# start of DATA PROVIDED

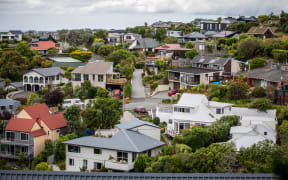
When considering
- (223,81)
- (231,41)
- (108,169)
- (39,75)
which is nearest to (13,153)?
(108,169)

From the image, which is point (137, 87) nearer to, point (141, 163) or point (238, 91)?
point (238, 91)

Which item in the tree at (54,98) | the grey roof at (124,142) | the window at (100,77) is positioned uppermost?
the window at (100,77)

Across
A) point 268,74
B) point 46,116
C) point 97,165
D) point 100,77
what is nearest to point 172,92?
point 100,77

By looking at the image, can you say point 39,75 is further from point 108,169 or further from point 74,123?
point 108,169

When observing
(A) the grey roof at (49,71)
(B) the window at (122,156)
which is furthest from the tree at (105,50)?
(B) the window at (122,156)

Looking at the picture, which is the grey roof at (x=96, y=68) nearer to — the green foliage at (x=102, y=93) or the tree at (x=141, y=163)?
the green foliage at (x=102, y=93)

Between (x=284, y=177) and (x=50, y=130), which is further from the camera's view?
(x=50, y=130)
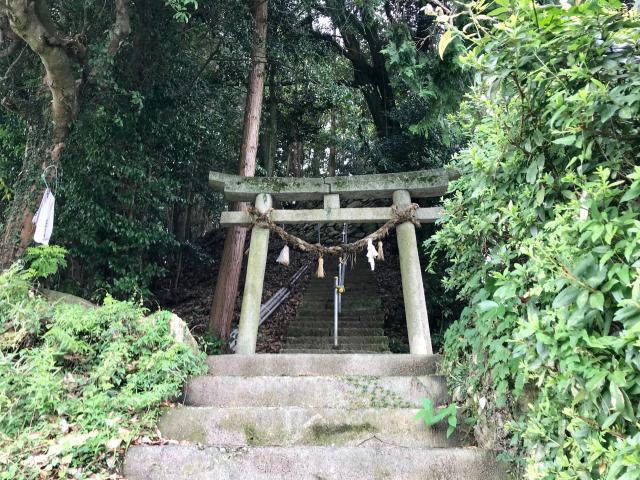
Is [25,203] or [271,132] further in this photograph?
[271,132]

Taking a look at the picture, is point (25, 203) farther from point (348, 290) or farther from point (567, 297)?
point (348, 290)

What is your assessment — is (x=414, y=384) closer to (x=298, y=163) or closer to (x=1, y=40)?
(x=1, y=40)

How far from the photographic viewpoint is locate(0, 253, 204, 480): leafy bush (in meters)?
2.43

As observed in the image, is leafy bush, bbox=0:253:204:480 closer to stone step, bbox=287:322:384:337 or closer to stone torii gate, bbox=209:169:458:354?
stone torii gate, bbox=209:169:458:354

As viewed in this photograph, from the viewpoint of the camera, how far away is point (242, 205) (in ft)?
25.6

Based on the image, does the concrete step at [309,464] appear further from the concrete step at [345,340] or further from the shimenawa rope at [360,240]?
the concrete step at [345,340]

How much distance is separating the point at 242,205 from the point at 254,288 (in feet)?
9.26

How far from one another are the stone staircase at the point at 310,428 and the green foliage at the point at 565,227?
520mm

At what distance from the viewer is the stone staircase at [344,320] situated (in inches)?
309

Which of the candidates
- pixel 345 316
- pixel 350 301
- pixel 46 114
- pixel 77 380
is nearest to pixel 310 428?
pixel 77 380

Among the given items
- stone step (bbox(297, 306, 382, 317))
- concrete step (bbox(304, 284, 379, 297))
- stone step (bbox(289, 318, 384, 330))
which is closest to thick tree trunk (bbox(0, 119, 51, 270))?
stone step (bbox(289, 318, 384, 330))

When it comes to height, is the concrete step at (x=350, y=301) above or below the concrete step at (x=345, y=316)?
above

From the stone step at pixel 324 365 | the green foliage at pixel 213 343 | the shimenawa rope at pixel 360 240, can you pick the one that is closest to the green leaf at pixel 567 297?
the stone step at pixel 324 365

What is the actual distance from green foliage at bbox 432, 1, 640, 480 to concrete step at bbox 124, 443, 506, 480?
0.99ft
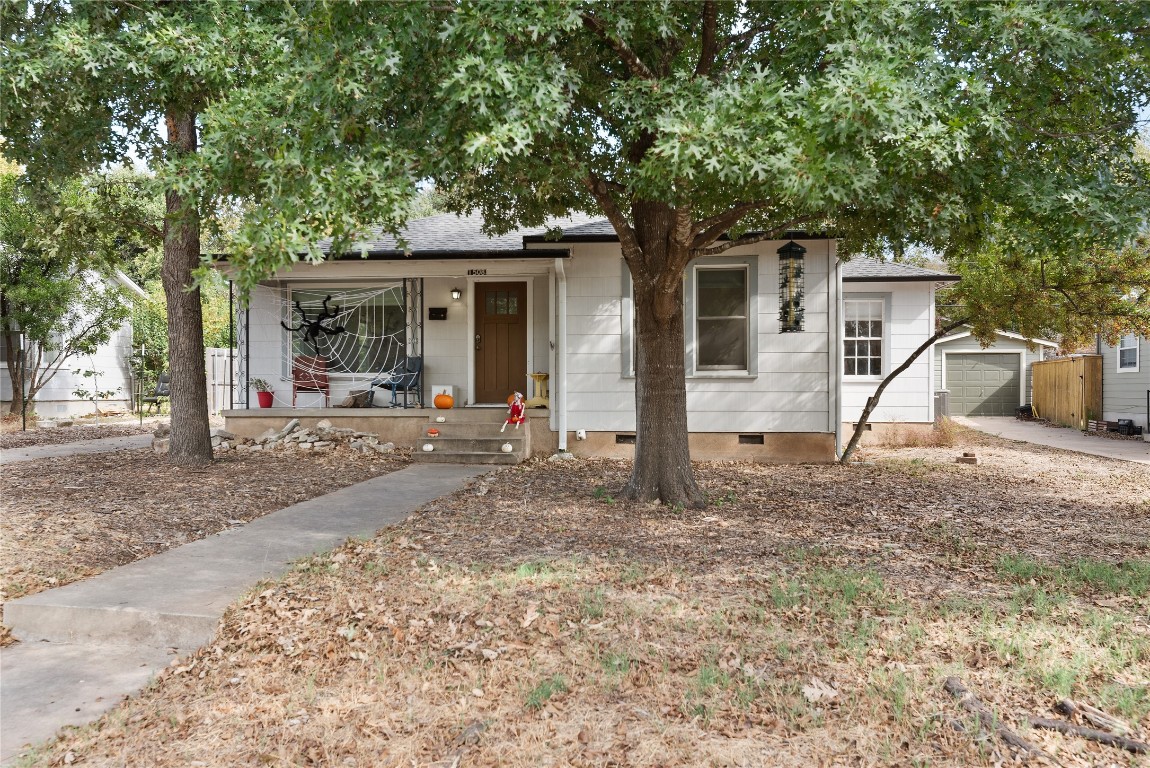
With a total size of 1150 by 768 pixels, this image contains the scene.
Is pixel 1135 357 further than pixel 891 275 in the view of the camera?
Yes

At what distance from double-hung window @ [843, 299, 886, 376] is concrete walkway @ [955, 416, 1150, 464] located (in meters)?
3.37

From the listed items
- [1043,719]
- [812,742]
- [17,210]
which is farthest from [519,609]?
[17,210]

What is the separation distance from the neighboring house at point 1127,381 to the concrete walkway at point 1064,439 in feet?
2.87

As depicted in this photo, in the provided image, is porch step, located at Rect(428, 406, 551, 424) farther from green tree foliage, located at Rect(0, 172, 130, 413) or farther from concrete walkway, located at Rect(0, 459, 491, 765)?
concrete walkway, located at Rect(0, 459, 491, 765)

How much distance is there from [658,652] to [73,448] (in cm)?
1061

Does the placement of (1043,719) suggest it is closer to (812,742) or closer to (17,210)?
(812,742)

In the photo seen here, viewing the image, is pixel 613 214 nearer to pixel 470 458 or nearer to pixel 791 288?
pixel 791 288

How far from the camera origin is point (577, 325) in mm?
10062

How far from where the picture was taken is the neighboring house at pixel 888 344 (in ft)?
41.9

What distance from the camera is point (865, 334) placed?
12930 mm

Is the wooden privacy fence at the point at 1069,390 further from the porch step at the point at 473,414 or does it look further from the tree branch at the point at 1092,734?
the tree branch at the point at 1092,734

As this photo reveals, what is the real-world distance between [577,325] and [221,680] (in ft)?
24.3

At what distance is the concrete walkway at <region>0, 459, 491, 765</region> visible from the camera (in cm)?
298

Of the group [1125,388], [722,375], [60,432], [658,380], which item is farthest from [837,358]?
[60,432]
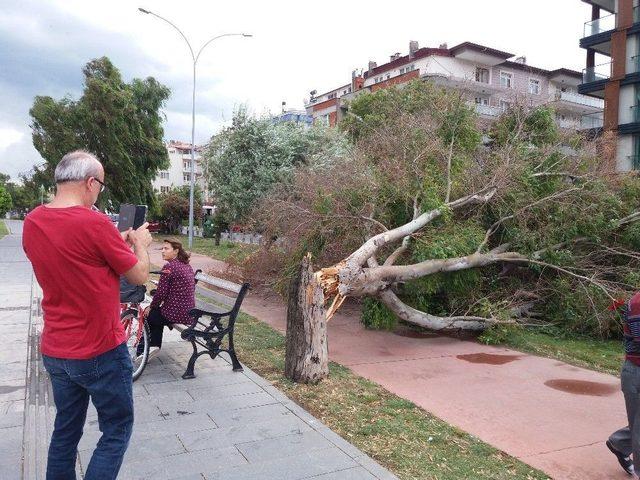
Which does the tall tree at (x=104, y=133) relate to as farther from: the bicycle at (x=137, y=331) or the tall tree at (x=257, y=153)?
the bicycle at (x=137, y=331)

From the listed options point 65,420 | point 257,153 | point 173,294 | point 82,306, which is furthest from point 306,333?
point 257,153

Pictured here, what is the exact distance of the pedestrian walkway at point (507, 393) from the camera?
13.2ft

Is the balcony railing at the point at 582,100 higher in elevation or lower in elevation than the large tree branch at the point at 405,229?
higher

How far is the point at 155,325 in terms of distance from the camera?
226 inches

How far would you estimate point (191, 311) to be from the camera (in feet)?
18.2

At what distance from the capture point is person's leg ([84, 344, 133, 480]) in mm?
2562

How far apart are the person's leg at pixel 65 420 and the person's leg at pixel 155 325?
2.92m

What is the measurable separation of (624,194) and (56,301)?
940 cm

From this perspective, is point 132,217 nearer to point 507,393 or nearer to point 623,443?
point 623,443

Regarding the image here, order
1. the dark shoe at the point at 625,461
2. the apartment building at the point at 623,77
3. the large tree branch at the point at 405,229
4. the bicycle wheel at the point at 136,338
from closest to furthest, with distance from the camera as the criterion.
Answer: the dark shoe at the point at 625,461
the bicycle wheel at the point at 136,338
the large tree branch at the point at 405,229
the apartment building at the point at 623,77

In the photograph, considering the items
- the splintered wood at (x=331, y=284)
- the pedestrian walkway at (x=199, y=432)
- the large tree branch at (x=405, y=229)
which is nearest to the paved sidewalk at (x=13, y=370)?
the pedestrian walkway at (x=199, y=432)

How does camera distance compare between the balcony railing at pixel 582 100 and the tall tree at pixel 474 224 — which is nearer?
the tall tree at pixel 474 224

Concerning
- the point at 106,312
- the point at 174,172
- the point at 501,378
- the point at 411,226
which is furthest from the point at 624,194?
the point at 174,172

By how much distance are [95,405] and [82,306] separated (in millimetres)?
486
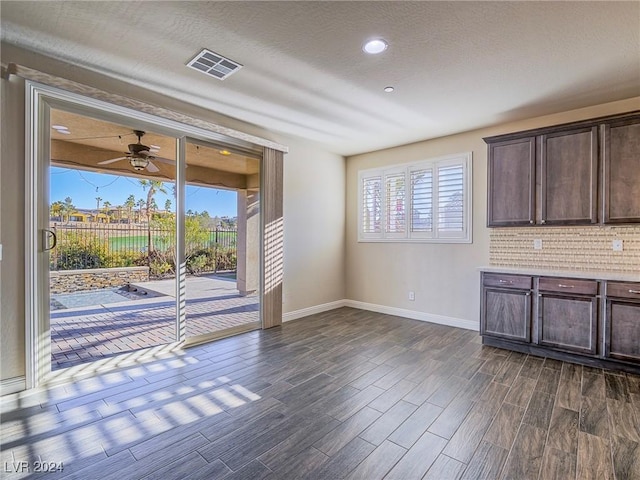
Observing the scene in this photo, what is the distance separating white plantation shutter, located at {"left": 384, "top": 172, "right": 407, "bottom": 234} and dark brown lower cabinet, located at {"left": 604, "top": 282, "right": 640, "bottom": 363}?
8.81 feet

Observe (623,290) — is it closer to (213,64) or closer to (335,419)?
(335,419)

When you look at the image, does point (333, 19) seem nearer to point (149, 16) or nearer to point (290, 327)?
point (149, 16)

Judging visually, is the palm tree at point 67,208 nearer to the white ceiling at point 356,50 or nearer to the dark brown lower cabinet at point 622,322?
the white ceiling at point 356,50

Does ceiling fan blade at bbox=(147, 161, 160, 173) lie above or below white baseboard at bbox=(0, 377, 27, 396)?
above

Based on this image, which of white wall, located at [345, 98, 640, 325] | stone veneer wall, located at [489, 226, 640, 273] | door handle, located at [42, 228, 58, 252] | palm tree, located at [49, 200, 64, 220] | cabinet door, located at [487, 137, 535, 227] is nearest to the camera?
door handle, located at [42, 228, 58, 252]

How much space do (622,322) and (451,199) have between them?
2346 mm

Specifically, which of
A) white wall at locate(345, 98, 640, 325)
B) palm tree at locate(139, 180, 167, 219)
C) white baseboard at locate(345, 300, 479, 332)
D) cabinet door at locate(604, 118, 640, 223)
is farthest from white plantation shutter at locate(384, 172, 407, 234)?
palm tree at locate(139, 180, 167, 219)

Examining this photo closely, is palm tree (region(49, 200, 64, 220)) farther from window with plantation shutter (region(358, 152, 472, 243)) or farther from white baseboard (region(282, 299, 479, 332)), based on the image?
window with plantation shutter (region(358, 152, 472, 243))

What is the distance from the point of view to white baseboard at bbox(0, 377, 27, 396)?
245 centimetres

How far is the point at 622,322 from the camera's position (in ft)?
9.78

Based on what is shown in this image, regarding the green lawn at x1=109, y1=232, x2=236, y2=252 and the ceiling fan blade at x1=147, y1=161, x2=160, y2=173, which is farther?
the ceiling fan blade at x1=147, y1=161, x2=160, y2=173

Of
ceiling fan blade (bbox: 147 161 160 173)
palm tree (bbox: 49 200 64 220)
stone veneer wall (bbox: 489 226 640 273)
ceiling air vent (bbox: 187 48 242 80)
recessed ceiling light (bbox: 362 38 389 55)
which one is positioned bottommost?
stone veneer wall (bbox: 489 226 640 273)

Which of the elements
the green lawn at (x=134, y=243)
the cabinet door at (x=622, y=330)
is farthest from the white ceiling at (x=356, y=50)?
the cabinet door at (x=622, y=330)

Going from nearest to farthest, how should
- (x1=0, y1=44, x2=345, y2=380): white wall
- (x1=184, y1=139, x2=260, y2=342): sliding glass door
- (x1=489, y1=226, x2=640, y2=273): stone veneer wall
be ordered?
1. (x1=0, y1=44, x2=345, y2=380): white wall
2. (x1=489, y1=226, x2=640, y2=273): stone veneer wall
3. (x1=184, y1=139, x2=260, y2=342): sliding glass door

# end of DATA PROVIDED

> THE TASK:
Starting with the line that contains "Examining this photo", output every line through the end of the listing above, unchanged.

> SOLUTION TO THE PROBLEM:
Examining this photo closely, is palm tree (region(49, 200, 64, 220)) farther from window with plantation shutter (region(358, 152, 472, 243)) or farther from white baseboard (region(282, 299, 479, 332)), based on the image?
window with plantation shutter (region(358, 152, 472, 243))

What is the distance from the point of view to white baseboard at bbox(0, 377, 27, 396)?
245 centimetres

How far is the point at 622,322 from the camera's position (in ft)?
9.78

Based on what is shown in this image, regarding the green lawn at x1=109, y1=232, x2=236, y2=252 and the ceiling fan blade at x1=147, y1=161, x2=160, y2=173, which is farther?
the ceiling fan blade at x1=147, y1=161, x2=160, y2=173

Of
ceiling fan blade (bbox: 147 161 160 173)
palm tree (bbox: 49 200 64 220)
stone veneer wall (bbox: 489 226 640 273)
ceiling air vent (bbox: 187 48 242 80)
recessed ceiling light (bbox: 362 38 389 55)
which one is positioned bottommost?
stone veneer wall (bbox: 489 226 640 273)

Which of the elements
the green lawn at (x=134, y=243)
the cabinet door at (x=622, y=330)
is farthest from the white ceiling at (x=356, y=50)?
the cabinet door at (x=622, y=330)

Going from nearest to farthest, how should
- (x1=0, y1=44, x2=345, y2=380): white wall
- (x1=184, y1=139, x2=260, y2=342): sliding glass door
- (x1=489, y1=226, x2=640, y2=273): stone veneer wall
be ordered?
1. (x1=0, y1=44, x2=345, y2=380): white wall
2. (x1=489, y1=226, x2=640, y2=273): stone veneer wall
3. (x1=184, y1=139, x2=260, y2=342): sliding glass door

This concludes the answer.